Industrial gears may be either of the enclosed or of the open types. The enclosed type may be lubricated by splash, in which case the oil level in the gear box is maintained so that the teeth of the bottom wheel just dips into the oil Alternatively a pressure circulating system may be used in which oil is sprayed on the teeth close to the point of engagement and is recirculated either directly from the bottom of the gearbox or by the way of separate oil tank.
Splash lubrication is suitable where pitch line speeds are low, up to 5 m /sec. for spur, helical & bevel gears and up to 4 m /sec. for worm gears. With splash lubricated gears it is most important that the oil level should not be too high otherwise excessive churning of oil will occur with consequent rise in oil temperature and power loss. The depth to which the bottom wheel should dip into the oil, when stationary, is generally between 2 cms. to 4 cms. depending upon the size of the gear. Usually twice the tooth depth is sufficient for the splash lubrication to minimize excessive churning. Where high powered gear sets running at high speeds are used, pressure circulating systems with oil coolers are preferred to reduce churning.

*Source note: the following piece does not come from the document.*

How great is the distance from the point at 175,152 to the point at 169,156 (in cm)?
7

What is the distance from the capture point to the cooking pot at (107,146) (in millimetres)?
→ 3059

In the case of open gears the lubricant are to reduce the friction & wear by providing a lubricant film between working surfaces of meshing teeth and, in case of enclosed gears, to carry away the heat developed during tooth contact or meshing of gears.

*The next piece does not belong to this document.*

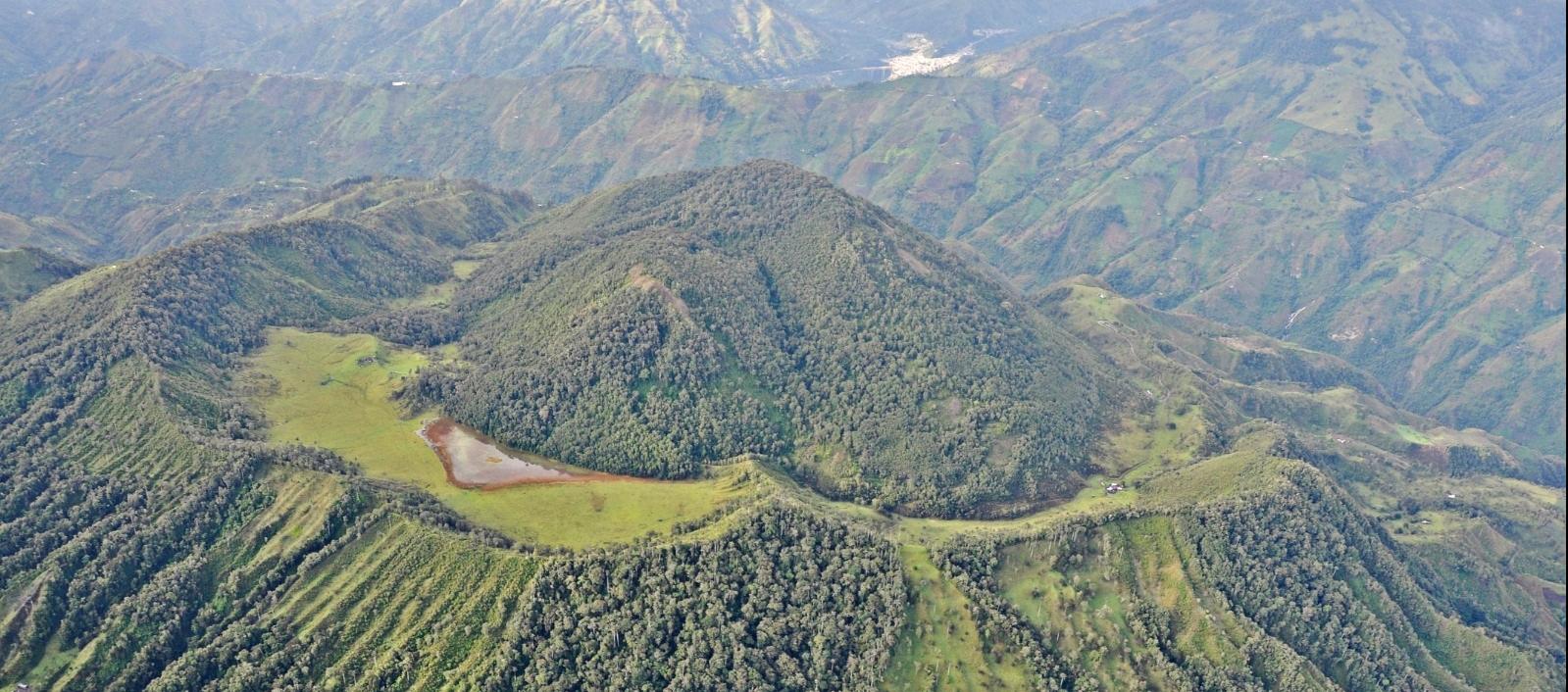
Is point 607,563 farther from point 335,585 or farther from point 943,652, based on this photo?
point 943,652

To perform these functions properly, in cases where the conditions of tooth engagement are not abnormally severe and where straight mineral oils are suitable, the lubricant must be viscous enough to maintain the film and yet sufficiently free flowing to give adequate heat dissipation. These conflicting requirements are best met by oil as thin as is consistent with proper lubrication of teeth. It must be borne in mind that in most cases one oil is used not only for the gear teeth but also for the gear wheel and pinion bearings and that the bearings will tend to overheat with too thick an oil.
Where conditions of tooth engagement are particularly severe, as for example, in hybrid gears, the lubricant is unable by virtue of its viscosity alone to provide a film that can entirely prevent metal to metal contact between the teeth. In cha cases it is necessary to employ extreme pressure lubricants. These lubricants contain chemical substances which at relatively higher surface temperatures developed at the points of metallic contact react with the metal of the gear teeth at these points to form solid or semi-solid films possessing anti-welding properties.

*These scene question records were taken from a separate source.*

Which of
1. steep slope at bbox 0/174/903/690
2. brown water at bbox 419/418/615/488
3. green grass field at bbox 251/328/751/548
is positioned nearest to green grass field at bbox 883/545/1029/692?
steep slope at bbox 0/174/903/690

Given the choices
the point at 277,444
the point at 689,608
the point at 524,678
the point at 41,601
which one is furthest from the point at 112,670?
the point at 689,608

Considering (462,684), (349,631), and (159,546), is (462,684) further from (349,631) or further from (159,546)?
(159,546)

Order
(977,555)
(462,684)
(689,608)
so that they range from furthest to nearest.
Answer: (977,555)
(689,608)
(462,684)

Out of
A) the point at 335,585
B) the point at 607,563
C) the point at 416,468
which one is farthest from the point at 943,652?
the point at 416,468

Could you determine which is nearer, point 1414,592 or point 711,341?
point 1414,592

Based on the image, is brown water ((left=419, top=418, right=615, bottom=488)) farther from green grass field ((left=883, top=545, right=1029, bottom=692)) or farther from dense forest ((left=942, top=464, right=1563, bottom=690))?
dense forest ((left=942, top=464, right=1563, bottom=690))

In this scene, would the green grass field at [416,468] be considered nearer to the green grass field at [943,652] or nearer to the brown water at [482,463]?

The use of greases in enclosed gears should be avoided in all but exceptional cases, because of their tendency to 'channel' and leave the teeth dry, also because of the possibility of their separating out the forming deposits in consequence of conditions existing in the gearbox. In addition, fluid friction tend to be higher with a grease than with oil of suitable viscosity and heat dissipation with the former is very low because of its sluggishness. However, it may be necessary to use a grease for enclosed medium and low speed gears where the box is not oil tight. For enclosed gears the lubricant is required to perform satisfactorily over long periods and high quality oils of good stability towards oxidation are therefore required. This is particularly so where conditions are such that aeration of the oil is pronounced for example, in high speed gears or where operating temperature are high.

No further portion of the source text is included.